Butternut Squash Stuffing
12 cups (1/2” cubes) sourdough bread (from 1 pound loaf)
8 oz. bacon, cut crosswise into 1/2” pieces
1 butternut squash (about 2 pounds), peeled, seeded, and cut into 1/2” chunks
2 stalks celery, chopped
8 oz. shallots (about 4 large), finely chopped (about 1 1/2 cups)
2 Tbsp. chopped fresh sage leaves
Salt and ground black pepper
3 cups chicken broth
1. Preheat oven to 325°F. Divide bread between two 15 1/2” by 10 1/2” jelly roll pans or large cookie sheets. Place pans on 2 oven racks and toast bread 30 to 35 minutes or until golden, stirring bread and rotating pans between upper and lower racks halfway through toasting. Cool bread in pans on wire racks.
2. Meanwhile, in nonstick 12” skillet, cook bacon over medium heat 15 to 20 minutes or until browned, stirring occasionally. With slotted spoon, transfer bacon to a very large bowl.
3. Remove all but 3 tablespoons bacon fat from skillet. Add butternut squash, celery, and shallots, and cook over medium heat 15 minutes or until vegetables are tender and shallots are lightly browned, stirring frequently. Remove skillet from heat; stir in sage, 1/4 tsp. salt and 1/4 tsp. pepper.
4. To bowl with bacon, add bread and broth; toss and mix well. Add vegetable mixture and toss.

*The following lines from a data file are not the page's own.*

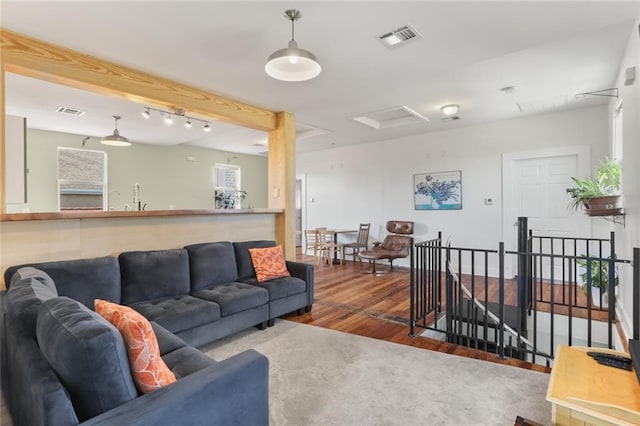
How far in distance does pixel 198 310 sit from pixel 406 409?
173cm

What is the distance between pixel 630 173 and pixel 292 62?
10.3ft

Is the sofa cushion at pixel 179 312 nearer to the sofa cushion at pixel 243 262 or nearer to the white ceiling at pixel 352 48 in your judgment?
the sofa cushion at pixel 243 262

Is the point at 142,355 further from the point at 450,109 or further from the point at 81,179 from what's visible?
the point at 81,179

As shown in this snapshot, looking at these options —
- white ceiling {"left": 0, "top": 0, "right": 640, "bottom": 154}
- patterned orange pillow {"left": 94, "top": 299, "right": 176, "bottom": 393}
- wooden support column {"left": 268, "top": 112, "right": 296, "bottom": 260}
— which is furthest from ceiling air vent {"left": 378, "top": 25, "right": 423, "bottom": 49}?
patterned orange pillow {"left": 94, "top": 299, "right": 176, "bottom": 393}

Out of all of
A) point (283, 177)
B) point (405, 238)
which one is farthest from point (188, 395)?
point (405, 238)

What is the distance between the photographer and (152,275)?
9.59 ft

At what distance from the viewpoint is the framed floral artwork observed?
20.0ft

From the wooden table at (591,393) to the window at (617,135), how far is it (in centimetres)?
329

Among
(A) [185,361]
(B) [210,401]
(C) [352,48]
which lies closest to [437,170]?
(C) [352,48]

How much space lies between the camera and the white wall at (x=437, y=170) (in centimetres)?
507

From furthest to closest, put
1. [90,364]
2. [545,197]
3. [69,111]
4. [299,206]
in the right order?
[299,206]
[545,197]
[69,111]
[90,364]

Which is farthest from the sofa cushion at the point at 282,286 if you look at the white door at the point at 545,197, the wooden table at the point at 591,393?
the white door at the point at 545,197

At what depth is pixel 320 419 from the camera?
6.20ft

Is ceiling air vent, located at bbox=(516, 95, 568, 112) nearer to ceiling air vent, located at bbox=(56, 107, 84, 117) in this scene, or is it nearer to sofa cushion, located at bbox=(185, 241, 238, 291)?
sofa cushion, located at bbox=(185, 241, 238, 291)
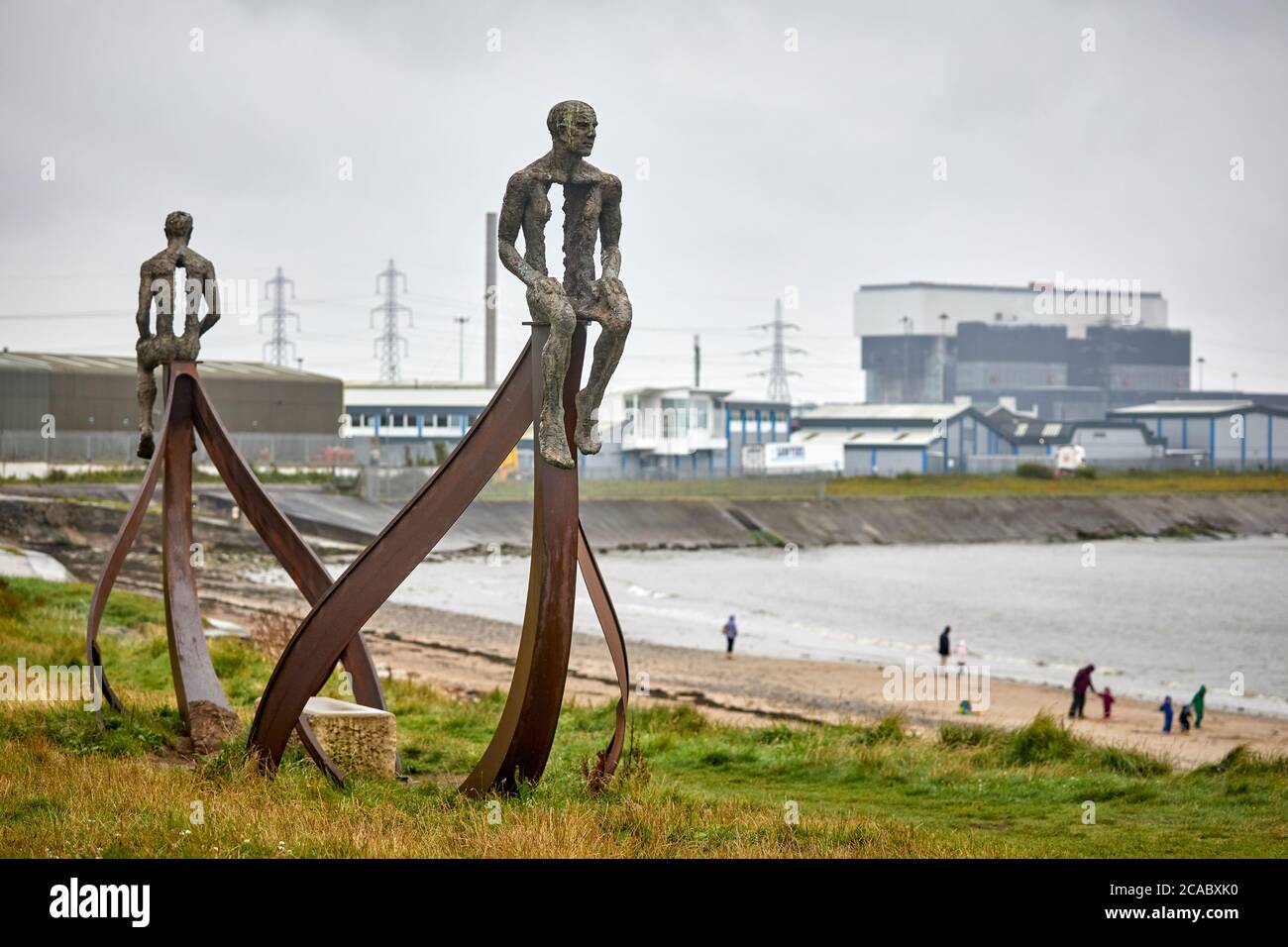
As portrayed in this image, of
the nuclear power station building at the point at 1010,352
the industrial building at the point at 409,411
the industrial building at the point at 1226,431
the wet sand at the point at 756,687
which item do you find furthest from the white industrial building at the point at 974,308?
the wet sand at the point at 756,687

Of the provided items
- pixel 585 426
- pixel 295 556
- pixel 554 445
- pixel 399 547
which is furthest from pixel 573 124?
pixel 295 556

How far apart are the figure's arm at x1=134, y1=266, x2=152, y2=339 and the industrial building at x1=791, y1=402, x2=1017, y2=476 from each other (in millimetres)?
100653

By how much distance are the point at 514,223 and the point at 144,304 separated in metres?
4.44

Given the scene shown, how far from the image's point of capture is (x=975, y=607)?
53656 millimetres

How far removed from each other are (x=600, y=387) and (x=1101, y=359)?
181m

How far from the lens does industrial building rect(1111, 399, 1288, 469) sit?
12638 centimetres

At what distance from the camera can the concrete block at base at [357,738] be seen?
1093cm

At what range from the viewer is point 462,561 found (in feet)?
212

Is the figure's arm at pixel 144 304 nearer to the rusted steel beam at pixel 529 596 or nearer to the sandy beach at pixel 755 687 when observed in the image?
the rusted steel beam at pixel 529 596

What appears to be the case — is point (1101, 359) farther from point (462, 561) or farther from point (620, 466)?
point (462, 561)

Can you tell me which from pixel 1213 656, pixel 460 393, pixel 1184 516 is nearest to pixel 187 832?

5. Use squash mixture to stuff 12 to 16 pound turkey, or spoon into a greased 13” by 9” glass baking dish. Cover baking dish with foil and bake in preheated 325°F oven for 20 minutes. Remove foil and stir stuffing. Bake 25 minutes longer or until heated through and lightly browned on top.
Note: Bread can be toasted up to a week ahead and stored in plastic bags. Steps 2 through 4 can be made up to 2 day ahead. Spoon mixture into a greased dish, cover with foil and refrigerate. When ready to heat, bake at 325° F for 35 minutes covered and then 35 minutes uncovered.